Updating Repository Documents in to a Project: Useful if a project was created before adding a new repository to the repositories list, and the user wishes to update the project with the documents from the repository:

>> hera-project project updateRepositories --projectName &ltPROJECT_NAME> --overwrite &ltANY_CHAR>

Arguments:

--projectName (Optional): The project to update with the current repositories list. If not specified, will update all projects in the system.
--overwrite (Optional): If overwrite the project with the current repositories list.

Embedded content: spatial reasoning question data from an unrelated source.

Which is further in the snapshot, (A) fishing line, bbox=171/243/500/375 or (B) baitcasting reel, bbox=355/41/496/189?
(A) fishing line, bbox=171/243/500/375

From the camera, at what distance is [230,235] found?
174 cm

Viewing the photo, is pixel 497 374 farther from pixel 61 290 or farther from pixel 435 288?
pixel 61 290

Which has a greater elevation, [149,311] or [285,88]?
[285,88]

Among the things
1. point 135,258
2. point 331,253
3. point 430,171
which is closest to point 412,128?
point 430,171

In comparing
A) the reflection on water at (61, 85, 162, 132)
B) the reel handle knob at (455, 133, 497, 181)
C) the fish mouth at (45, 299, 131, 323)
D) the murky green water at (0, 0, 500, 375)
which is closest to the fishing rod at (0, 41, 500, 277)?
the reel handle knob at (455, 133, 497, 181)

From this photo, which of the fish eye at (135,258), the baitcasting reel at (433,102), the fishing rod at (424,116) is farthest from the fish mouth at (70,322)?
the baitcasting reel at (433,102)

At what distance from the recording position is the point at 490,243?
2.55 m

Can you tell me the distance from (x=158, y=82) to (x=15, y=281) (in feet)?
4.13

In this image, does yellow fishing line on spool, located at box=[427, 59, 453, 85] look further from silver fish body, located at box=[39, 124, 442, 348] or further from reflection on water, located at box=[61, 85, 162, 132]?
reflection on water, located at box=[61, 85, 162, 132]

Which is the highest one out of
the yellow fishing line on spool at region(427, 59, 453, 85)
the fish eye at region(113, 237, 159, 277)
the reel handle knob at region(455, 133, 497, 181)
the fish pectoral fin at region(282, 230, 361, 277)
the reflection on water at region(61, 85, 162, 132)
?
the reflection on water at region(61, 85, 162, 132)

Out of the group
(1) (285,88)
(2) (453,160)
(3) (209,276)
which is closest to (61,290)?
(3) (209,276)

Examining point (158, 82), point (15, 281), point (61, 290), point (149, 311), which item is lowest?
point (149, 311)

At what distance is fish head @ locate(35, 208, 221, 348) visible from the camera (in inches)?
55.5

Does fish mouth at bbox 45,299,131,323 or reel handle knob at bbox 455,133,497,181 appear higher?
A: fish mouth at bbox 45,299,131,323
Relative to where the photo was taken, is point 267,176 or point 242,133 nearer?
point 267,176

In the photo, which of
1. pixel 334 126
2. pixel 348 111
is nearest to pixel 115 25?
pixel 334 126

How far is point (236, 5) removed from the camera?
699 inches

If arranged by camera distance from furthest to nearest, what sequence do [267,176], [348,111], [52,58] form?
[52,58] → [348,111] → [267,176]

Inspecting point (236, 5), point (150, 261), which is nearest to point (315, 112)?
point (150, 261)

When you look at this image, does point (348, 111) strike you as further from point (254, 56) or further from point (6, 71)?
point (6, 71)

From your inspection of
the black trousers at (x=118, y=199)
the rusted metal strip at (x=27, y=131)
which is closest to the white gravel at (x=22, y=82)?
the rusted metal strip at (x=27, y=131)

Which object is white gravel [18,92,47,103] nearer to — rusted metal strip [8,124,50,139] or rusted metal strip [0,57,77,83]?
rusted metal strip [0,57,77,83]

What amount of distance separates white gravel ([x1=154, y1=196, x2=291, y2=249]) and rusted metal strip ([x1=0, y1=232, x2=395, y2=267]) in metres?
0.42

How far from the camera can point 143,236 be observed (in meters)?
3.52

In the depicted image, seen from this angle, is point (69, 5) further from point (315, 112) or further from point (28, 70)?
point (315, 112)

Default is False.

Command Line Interface (CLI) in Hera¶

What is CLI? CLI stands for Command Line Interface — it means interacting with the system by typing text commands instead of using graphical menus and buttons.

In Hera, the CLI allows you to quickly and efficiently perform tasks like:

Creating a project
Adding or removing repositories
Listing available projects
Updating project repositories

Why Use CLI?

Faster execution compared to using scripts.
Easy automation for repeated tasks.
Remote management of Hera projects.

Example: Creating a new project using CLI

hera-project project create MY_FIRST_PROJECT --noRepositories 1

This command will:

Create a new project named MY_FIRST_PROJECT.
Skip loading any default repositories at creation time.

Summary: Using the CLI helps you interact directly with Hera's management system in a simple, fast, and powerful way.